Broken water. Not unlike Unity’s water, I’m definitely running into problems with the third party water here and there, and it again reveals assumptions being made about the purpose/nature of water in videogames. One of the water’s I’m using comes with a prefab (readymade version) that is scaled to be enormous (100×100 units) which, when you place it in the world, makes it more like a reasonably large lake. Naturally that’s not the size I want in my game – I want a 0.1×0.1 scaled bit of water (1000 times smaller!). But when I scaled the water down to my size, it turns out to “break” it in the sense that all the default parameters are tuned to the water being large. It’s thus been an ongoing battle to work out how to tune the parameters to allow for the concept of a small amount of water. This water “wants” to be a lake, and I want it to be a puddle.

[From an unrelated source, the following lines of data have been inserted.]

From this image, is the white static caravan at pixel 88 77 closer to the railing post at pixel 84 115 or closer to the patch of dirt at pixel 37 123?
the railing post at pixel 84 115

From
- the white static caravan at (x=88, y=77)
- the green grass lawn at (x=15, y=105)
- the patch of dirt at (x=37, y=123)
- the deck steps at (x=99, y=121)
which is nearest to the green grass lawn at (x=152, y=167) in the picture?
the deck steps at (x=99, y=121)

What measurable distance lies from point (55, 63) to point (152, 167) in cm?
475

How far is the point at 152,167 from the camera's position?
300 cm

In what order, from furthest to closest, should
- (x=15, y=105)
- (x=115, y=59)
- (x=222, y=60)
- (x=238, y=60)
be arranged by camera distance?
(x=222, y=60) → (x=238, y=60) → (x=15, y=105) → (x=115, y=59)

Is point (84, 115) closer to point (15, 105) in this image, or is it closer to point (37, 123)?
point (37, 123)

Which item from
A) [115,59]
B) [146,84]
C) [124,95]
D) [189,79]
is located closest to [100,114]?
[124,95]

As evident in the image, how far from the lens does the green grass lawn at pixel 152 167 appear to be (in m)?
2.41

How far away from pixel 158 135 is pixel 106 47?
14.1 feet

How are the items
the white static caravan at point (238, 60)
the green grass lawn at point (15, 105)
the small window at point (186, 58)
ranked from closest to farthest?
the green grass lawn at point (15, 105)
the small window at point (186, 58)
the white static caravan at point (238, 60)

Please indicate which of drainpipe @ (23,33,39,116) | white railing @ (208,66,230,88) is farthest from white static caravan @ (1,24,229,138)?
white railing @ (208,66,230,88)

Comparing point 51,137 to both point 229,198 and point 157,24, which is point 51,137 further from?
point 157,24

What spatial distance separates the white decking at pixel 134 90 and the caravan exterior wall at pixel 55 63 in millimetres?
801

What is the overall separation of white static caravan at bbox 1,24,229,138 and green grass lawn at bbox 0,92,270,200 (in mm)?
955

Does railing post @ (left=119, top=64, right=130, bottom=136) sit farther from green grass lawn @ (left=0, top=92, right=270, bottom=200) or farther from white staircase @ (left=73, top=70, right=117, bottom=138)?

The people’s water. Now that I have water from multiple creators (Unity, plus each of the creators of the third-party water), you really start to get this sense I’d wanted of comparing water to water, and notably thinking of the water as something created by different people. Recontextualised as something to look at, and labelled with the creator’s name (like CruduxCruo above), the person behind the water comes more into focus and the water becomes, even more, something constructed.

Purposeful water. While the main Unity water is clearly trying more or less to look like “real water” of different qualities, it’s already the case that the third-party waters demonstrate different ideas about what water is for in a videogame environment. Notably, I have some cartoon-style water alongside some realistic water alongside some water that defaults to looking like surf rushing across sand. So we have not just the aesthetics of parameters tweaks to realism (in the Unity building), but also larger questions of how to represent water graphically.

The price of water. Most of the water on the Unity Asset Store costs money. Naturally this leads to questions of whether the water you’re looking at in the game was worth the cost (I’ve added the cost to each of the didacts). This naturally interacts with the purpose idea above. Your initial reaction might be that more expensive water should look more realistic, perhaps, but there might be other considerations that will come up through the exhibition. (There are also hidden considerations like how “easy to use” the water is, how many parameters it offers, etc.) This is also shown in a really nice way because the one free water I’m displaying also has a paid version, so there’s a direct comparison there of what added value you get when you use the paid version.

There’s bound to be more as I proceed, but it’s kind of amazing to me just how generative this stuff is in terms of really thinking about how videogames are constructed, how game engines work, and so on. I’m quite pleased with it.